§ The request: Put the listing lines below into a JSON list of strings, one string per line and blank lines omitted, covering only the stretch from the line containing "How far is (x=220, y=360)" through the end of the listing.

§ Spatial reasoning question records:
- - - -
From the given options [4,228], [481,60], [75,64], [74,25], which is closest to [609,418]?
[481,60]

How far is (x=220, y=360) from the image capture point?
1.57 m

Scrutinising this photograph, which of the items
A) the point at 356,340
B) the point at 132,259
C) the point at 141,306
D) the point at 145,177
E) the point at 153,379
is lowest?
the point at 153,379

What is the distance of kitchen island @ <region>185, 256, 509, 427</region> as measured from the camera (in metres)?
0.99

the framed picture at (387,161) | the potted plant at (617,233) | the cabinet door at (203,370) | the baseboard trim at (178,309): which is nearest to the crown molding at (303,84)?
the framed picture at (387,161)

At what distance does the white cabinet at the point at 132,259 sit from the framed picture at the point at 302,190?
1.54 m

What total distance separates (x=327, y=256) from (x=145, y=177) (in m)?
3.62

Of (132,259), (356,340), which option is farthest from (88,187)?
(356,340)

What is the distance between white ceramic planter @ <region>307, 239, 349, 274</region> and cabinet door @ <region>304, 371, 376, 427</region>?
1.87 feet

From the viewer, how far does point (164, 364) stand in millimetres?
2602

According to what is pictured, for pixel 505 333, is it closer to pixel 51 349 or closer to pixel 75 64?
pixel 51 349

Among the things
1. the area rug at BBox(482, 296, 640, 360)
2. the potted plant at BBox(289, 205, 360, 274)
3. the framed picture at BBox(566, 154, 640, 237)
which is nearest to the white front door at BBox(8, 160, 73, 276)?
- - - -
§ Answer to the exercise:
[
  "How far is (x=220, y=360) from the image capture point?",
  "1.57 m",
  "Scrutinising this photograph, which of the items",
  "A) the point at 356,340",
  "B) the point at 132,259",
  "C) the point at 141,306",
  "D) the point at 145,177",
  "E) the point at 153,379",
  "is lowest?",
  "the point at 153,379",
  "What is the distance of kitchen island @ <region>185, 256, 509, 427</region> as measured from the camera (in metres)?",
  "0.99",
  "the framed picture at (387,161) | the potted plant at (617,233) | the cabinet door at (203,370) | the baseboard trim at (178,309): which is nearest to the crown molding at (303,84)?",
  "the framed picture at (387,161)",
  "At what distance does the white cabinet at the point at 132,259 sit from the framed picture at the point at 302,190?",
  "1.54 m",
  "What total distance separates (x=327, y=256) from (x=145, y=177) (in m)?",
  "3.62",
  "Of (132,259), (356,340), which option is farthest from (88,187)?",
  "(356,340)",
  "What is the distance between white ceramic planter @ <region>307, 239, 349, 274</region> and cabinet door @ <region>304, 371, 376, 427</region>?",
  "1.87 feet",
  "From the viewer, how far does point (164, 364) stand in millimetres?",
  "2602",
  "According to what is pictured, for pixel 505 333, is it closer to pixel 51 349 or closer to pixel 75 64?",
  "pixel 51 349",
  "Among the things",
  "1. the area rug at BBox(482, 296, 640, 360)",
  "2. the potted plant at BBox(289, 205, 360, 274)",
  "3. the framed picture at BBox(566, 154, 640, 237)",
  "which is nearest to the white front door at BBox(8, 160, 73, 276)?"
]